▶ Extracted data
━━━━━━━━━━━━━━━━

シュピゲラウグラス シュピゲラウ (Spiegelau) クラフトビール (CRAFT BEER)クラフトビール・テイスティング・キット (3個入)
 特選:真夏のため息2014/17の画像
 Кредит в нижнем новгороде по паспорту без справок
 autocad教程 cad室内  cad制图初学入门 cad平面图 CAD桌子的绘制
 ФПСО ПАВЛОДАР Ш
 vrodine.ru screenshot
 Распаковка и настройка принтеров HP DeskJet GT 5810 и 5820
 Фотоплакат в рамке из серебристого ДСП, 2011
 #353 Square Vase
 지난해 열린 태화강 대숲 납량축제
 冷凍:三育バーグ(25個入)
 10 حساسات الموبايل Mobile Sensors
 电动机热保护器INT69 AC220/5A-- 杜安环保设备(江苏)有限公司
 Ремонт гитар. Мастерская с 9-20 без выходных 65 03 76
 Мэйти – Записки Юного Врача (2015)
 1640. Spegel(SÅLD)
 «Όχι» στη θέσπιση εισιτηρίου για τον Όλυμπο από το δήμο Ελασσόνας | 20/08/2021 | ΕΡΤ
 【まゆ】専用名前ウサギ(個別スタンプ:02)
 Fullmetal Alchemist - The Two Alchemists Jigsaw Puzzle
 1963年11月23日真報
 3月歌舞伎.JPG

━━━━━━━━━━━━━━━━

The required result is a verbatim copy of all the entries.

▶ Answer to this exercise
シュピゲラウグラス シュピゲラウ (Spiegelau) クラフトビール (CRAFT BEER)クラフトビール・テイスティング・キット (3個入)
 特選:真夏のため息2014/17の画像
 Кредит в нижнем новгороде по паспорту без справок
 autocad教程 cad室内  cad制图初学入门 cad平面图 CAD桌子的绘制
 ФПСО ПАВЛОДАР Ш
 vrodine.ru screenshot
 Распаковка и настройка принтеров HP DeskJet GT 5810 и 5820
 Фотоплакат в рамке из серебристого ДСП, 2011
 #353 Square Vase
 지난해 열린 태화강 대숲 납량축제
 冷凍:三育バーグ(25個入)
 10 حساسات الموبايل Mobile Sensors
 电动机热保护器INT69 AC220/5A-- 杜安环保设备(江苏)有限公司
 Ремонт гитар. Мастерская с 9-20 без выходных 65 03 76
 Мэйти – Записки Юного Врача (2015)
 1640. Spegel(SÅLD)
 «Όχι» στη θέσπιση εισιτηρίου για τον Όλυμπο από το δήμο Ελασσόνας | 20/08/2021 | ΕΡΤ
 【まゆ】専用名前ウサギ(個別スタンプ:02)
 Fullmetal Alchemist - The Two Alchemists Jigsaw Puzzle
 1963年11月23日真報
 3月歌舞伎.JPG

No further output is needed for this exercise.